Marten De Roon frustrates Man City; Sunderland tastes win
Marten De Roon frustrates Man City; Sunderland tastes win
Like Leicester and Bodø/Glimt, Swiss soccer club Thun set to be historic league champion
- Thun have never won the top-tier league in the club’s 128-year history yet this season has turned the standings into a procession
- Thun are the latest unheralded European club taking inspiration from Leicester
GENEVA: Like Leicester’s Premier League title in 2016 and Bodø/Glimt’s stunning rise in Norway since 2020, Swiss soccer looks set to get its own surprise champion.
Thun have never won the top-tier league in the club’s 128-year history yet this season has turned the standings into a procession — even as a newly promoted club.
A 2-2 draw with second-place St.
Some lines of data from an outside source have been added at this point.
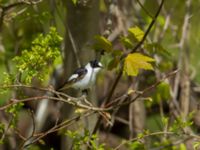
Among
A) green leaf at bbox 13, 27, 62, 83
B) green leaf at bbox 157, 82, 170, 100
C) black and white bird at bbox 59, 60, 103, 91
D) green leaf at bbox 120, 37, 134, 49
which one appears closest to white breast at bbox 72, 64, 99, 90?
black and white bird at bbox 59, 60, 103, 91

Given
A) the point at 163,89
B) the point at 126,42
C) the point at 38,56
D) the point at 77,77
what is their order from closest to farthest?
the point at 38,56
the point at 126,42
the point at 77,77
the point at 163,89

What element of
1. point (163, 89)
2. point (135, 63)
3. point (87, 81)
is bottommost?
point (163, 89)

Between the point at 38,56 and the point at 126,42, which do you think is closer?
the point at 38,56

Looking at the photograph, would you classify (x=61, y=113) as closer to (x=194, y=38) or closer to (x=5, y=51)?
(x=5, y=51)

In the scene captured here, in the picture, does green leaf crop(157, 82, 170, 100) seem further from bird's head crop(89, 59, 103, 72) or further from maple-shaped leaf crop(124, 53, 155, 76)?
maple-shaped leaf crop(124, 53, 155, 76)

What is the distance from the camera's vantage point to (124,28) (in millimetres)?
4820

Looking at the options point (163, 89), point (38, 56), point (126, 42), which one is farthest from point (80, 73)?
point (163, 89)

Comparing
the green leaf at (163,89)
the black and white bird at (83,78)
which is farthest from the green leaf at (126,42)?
the green leaf at (163,89)

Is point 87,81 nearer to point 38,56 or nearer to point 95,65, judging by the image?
point 95,65

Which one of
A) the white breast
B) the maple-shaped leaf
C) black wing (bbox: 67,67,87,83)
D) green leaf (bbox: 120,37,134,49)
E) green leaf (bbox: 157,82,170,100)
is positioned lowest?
green leaf (bbox: 157,82,170,100)

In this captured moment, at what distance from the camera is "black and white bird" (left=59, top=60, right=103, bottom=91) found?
3.04 meters

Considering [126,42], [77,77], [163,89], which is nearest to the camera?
[126,42]

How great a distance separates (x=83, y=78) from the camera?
9.98ft

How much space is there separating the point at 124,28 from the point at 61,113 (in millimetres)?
1560
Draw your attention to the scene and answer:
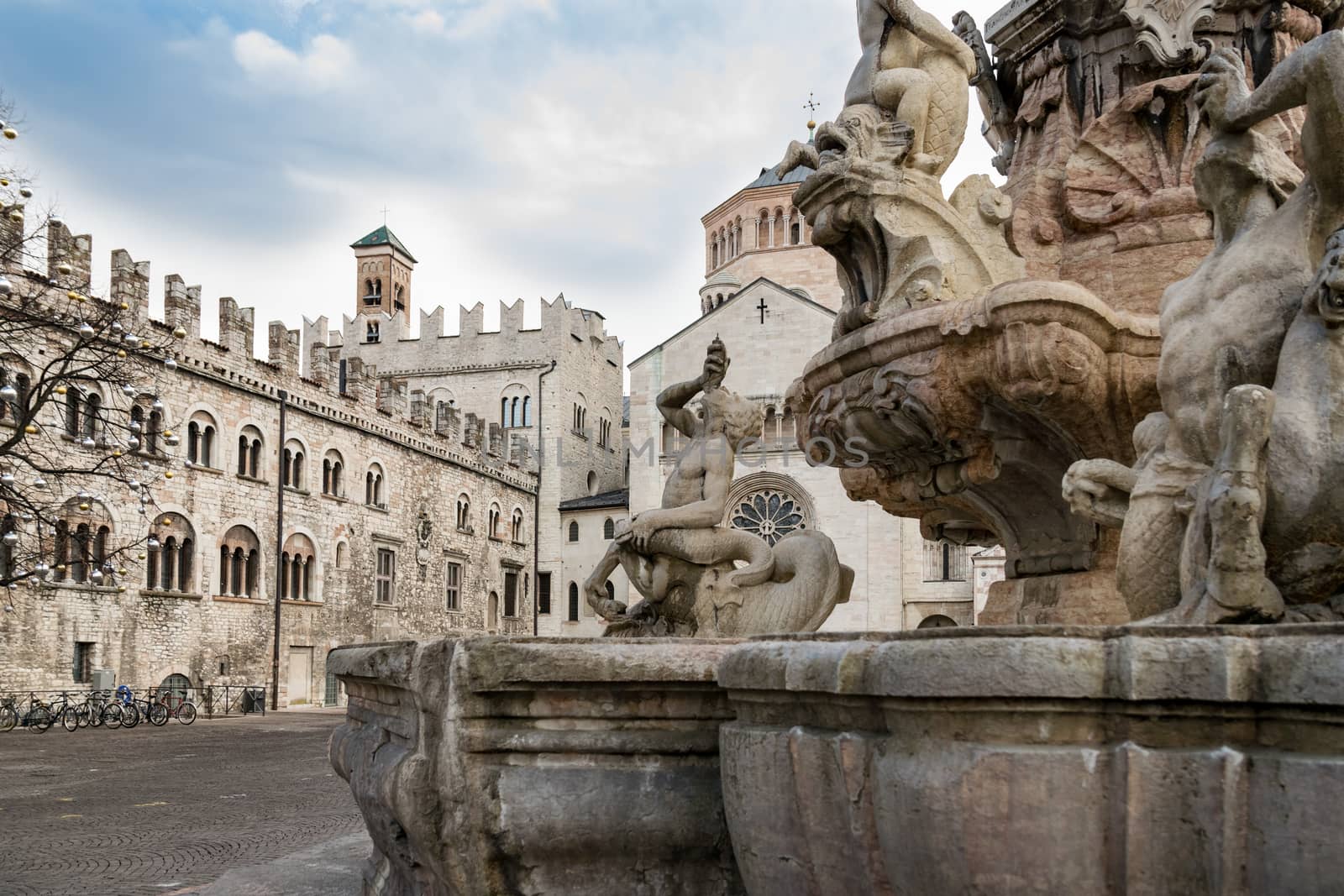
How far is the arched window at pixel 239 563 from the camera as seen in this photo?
105ft

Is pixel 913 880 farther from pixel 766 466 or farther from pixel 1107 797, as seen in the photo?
pixel 766 466

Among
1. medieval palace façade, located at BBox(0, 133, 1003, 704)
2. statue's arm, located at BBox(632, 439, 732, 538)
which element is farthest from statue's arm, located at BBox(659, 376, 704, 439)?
medieval palace façade, located at BBox(0, 133, 1003, 704)

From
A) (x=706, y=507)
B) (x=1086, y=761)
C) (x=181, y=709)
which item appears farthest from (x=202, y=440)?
(x=1086, y=761)

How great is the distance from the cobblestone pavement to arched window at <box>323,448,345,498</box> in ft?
52.3

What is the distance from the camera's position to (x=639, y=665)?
10.5ft

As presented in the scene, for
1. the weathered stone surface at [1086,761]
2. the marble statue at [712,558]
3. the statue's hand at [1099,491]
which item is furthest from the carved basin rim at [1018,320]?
the weathered stone surface at [1086,761]

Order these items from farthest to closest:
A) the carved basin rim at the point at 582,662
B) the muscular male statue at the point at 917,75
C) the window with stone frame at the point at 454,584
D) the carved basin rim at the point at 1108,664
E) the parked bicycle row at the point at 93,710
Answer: the window with stone frame at the point at 454,584 < the parked bicycle row at the point at 93,710 < the muscular male statue at the point at 917,75 < the carved basin rim at the point at 582,662 < the carved basin rim at the point at 1108,664

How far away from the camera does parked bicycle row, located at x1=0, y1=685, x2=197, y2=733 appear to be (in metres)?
24.1

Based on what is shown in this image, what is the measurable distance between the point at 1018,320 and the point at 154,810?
9.72 metres

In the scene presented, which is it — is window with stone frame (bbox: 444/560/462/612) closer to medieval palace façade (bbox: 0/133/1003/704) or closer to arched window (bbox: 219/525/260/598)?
medieval palace façade (bbox: 0/133/1003/704)

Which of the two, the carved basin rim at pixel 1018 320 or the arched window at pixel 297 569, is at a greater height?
the carved basin rim at pixel 1018 320

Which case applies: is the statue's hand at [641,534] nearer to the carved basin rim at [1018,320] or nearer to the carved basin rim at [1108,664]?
the carved basin rim at [1018,320]

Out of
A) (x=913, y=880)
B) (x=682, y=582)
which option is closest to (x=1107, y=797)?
(x=913, y=880)

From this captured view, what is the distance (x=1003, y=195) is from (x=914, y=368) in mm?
1478
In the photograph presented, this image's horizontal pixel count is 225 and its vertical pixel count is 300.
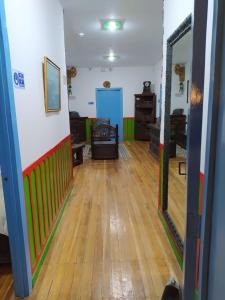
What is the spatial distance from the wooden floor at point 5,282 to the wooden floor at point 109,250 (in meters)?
0.19

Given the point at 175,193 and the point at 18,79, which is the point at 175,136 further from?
the point at 18,79

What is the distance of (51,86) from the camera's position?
7.52ft

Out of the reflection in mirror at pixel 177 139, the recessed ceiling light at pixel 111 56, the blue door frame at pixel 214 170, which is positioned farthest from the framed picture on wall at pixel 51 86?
the recessed ceiling light at pixel 111 56

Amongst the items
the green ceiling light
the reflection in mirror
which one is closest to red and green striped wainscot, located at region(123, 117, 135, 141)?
the green ceiling light

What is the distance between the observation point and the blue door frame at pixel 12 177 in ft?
4.12

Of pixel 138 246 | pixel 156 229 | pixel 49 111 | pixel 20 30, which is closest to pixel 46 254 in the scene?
pixel 138 246

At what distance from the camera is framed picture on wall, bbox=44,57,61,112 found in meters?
2.09

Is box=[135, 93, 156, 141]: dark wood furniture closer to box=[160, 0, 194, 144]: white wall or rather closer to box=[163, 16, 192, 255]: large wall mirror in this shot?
box=[163, 16, 192, 255]: large wall mirror

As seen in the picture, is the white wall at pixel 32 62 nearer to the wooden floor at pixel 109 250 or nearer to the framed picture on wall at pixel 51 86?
the framed picture on wall at pixel 51 86

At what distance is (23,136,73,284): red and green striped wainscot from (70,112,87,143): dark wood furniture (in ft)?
15.0

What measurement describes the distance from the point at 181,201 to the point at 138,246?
75 cm

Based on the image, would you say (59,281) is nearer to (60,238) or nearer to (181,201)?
(60,238)

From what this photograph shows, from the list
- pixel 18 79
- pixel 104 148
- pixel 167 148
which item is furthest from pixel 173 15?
pixel 104 148

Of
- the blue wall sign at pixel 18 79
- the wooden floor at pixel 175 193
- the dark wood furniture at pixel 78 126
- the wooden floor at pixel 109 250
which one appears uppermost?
the blue wall sign at pixel 18 79
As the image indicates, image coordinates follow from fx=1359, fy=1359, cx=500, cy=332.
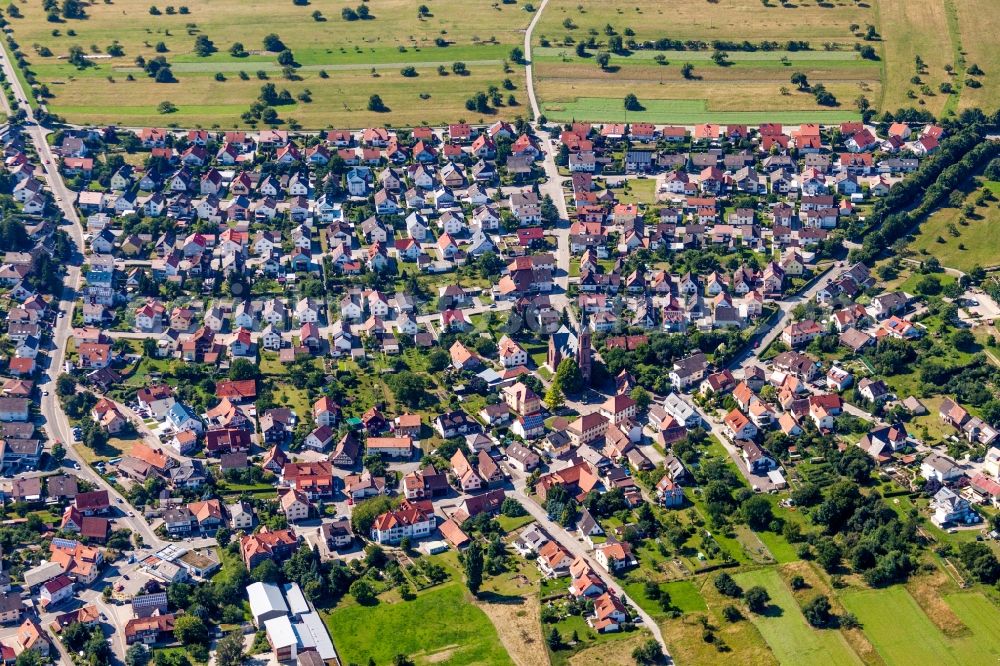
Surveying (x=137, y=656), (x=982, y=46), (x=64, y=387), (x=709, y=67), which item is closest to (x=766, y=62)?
(x=709, y=67)

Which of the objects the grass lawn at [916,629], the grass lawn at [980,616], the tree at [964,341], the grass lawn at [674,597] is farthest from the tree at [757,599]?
the tree at [964,341]

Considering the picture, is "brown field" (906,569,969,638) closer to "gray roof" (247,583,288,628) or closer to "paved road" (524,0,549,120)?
"gray roof" (247,583,288,628)

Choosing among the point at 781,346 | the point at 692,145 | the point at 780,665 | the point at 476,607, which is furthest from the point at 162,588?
the point at 692,145

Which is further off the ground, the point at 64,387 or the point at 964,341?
the point at 964,341

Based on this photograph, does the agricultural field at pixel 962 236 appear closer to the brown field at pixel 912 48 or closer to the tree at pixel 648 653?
the brown field at pixel 912 48

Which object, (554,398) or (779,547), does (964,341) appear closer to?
(779,547)
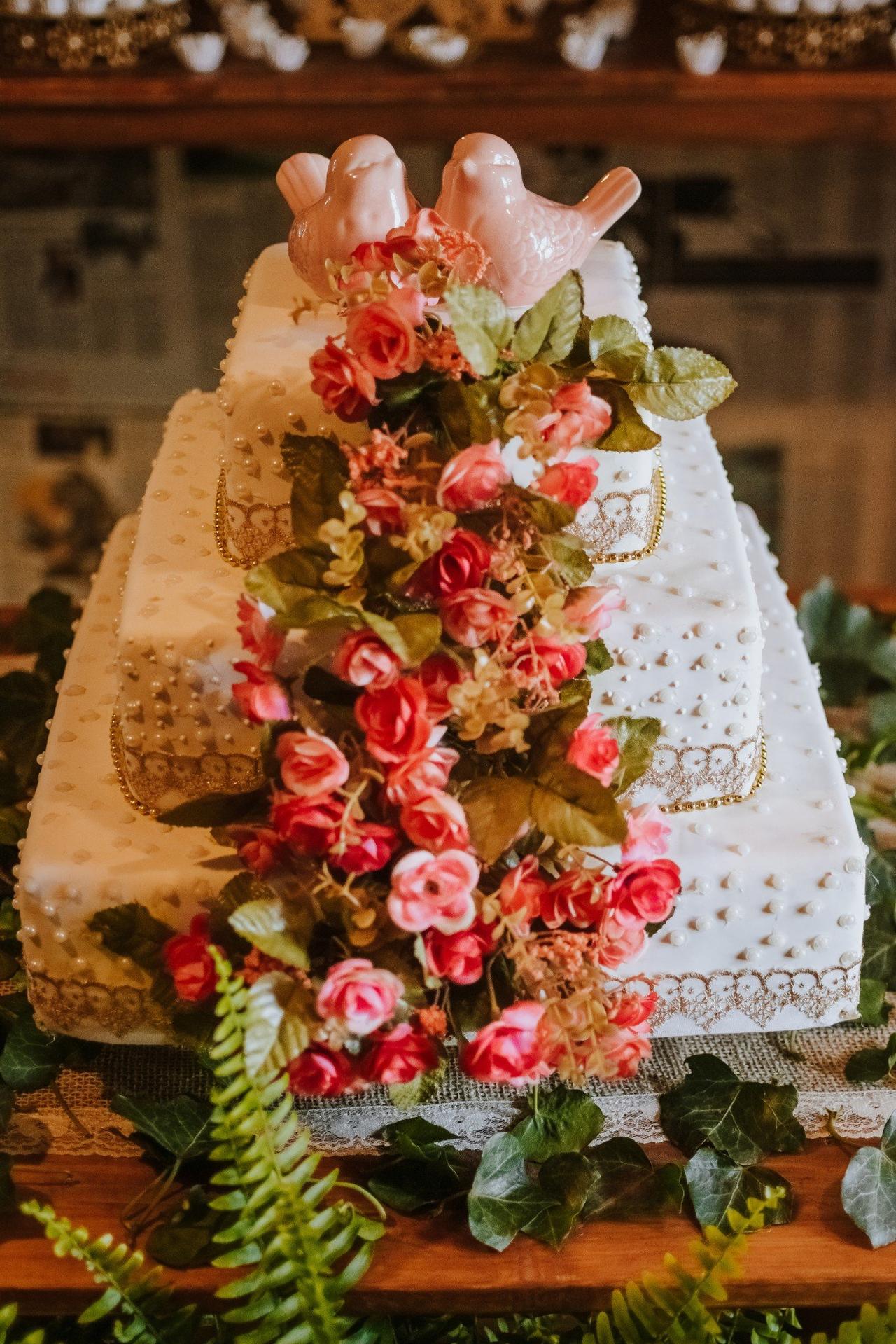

Gallen late Thursday stopped Thun’s run of 10 straight wins yet coach Mauro Lustrinelli’s team are 14 points clear with 10 rounds left.
“We are also a young team in the sense that the team are experiencing their first Super League,” Lustrinelli told Swiss public broadcaster SRF after his players conceded a stoppage-time goal to drop points for the first time since December.
Thun head Sunday to local rival Young Boys, a 17-time title winner and Champions League regular in recent years, as the current best team in Switzerland.
Following Leicester’s lead
Thun are the latest unheralded European club taking inspiration from Leicester.
Last year, Union Saint-Gilloise won their first Belgian title for 90 years and tiny Mjällby were champion of Sweden for the first time in their 86-year history.
Title races across Europe see Hearts on course for a first Scottish title in 66 years and Paris Saint-Germain being chased by Lens which won their only French title 28 years ago.
The most common link is clubs in provincial towns and cities run on low budgets with a collective team-first ethic.
“You really feel that it’s like a family,” Lustrinelli said last year when extending his contract at the club where he was once a star striker and has coached for four seasons.
Thun’s key players
It took Thun five years to get out of the second division after being relegated in 2020. That period included severe financial issues and being part of a multi-club ownership group backed by American and Chinese investors.
Thun are independent and locally owned again, and built a plan with Lustrinelli for a team playing the direct, pressing style he wants with two central strikers.
Top scorer this season is 12-goal Elmin Rastoder, a Swiss-born North Macedonia international who could feature in the World Cup playoffs against Denmark later this month.
Rastoder’s strike partner Thursday was Brighton Labeau, once a teammate of Kylian Mbappé, who is three years younger, when they were both in the Monaco academy.
Thun’s star prospect is Ethan Meichtry, a Switzerland under-21 midfielder who could yet make the World Cup squad.
Champions League debut
Thun were one of the smallest clubs to play in the Champions League after Lustrinelli’s 20-goal season lifted the team to Swiss league runner-up in 2005.
Thun advanced through two qualifying rounds to reach the elite stage, finishing third in a group behind Arsenal and Ajax.
Back then, Thun played European games at Young Boys’ stadium in Bern because their old home was below UEFA standard.
If Thun enter the Champions League in the second qualifying round in July, home games should be at their 10,000-seat Stockhorn Arena — with artificial turf, just like at Bodø/Glimt inside the Arctic Circle in Norway.
The Swiss champion must win through three qualifying rounds to reach the 36-team league phase.
Home of Swiss soccer
Thun will soon be the home of Switzerland’s soccer federation.
The Swiss Football Home project was approved last August and will include a new headquarters for the federation plus training fields for national teams. Next door will likely be the next Swiss champion.
“The road is still long,” Lustrinelli said of the 10-game run-in, “and we want everyone who will help us get those 30 points.”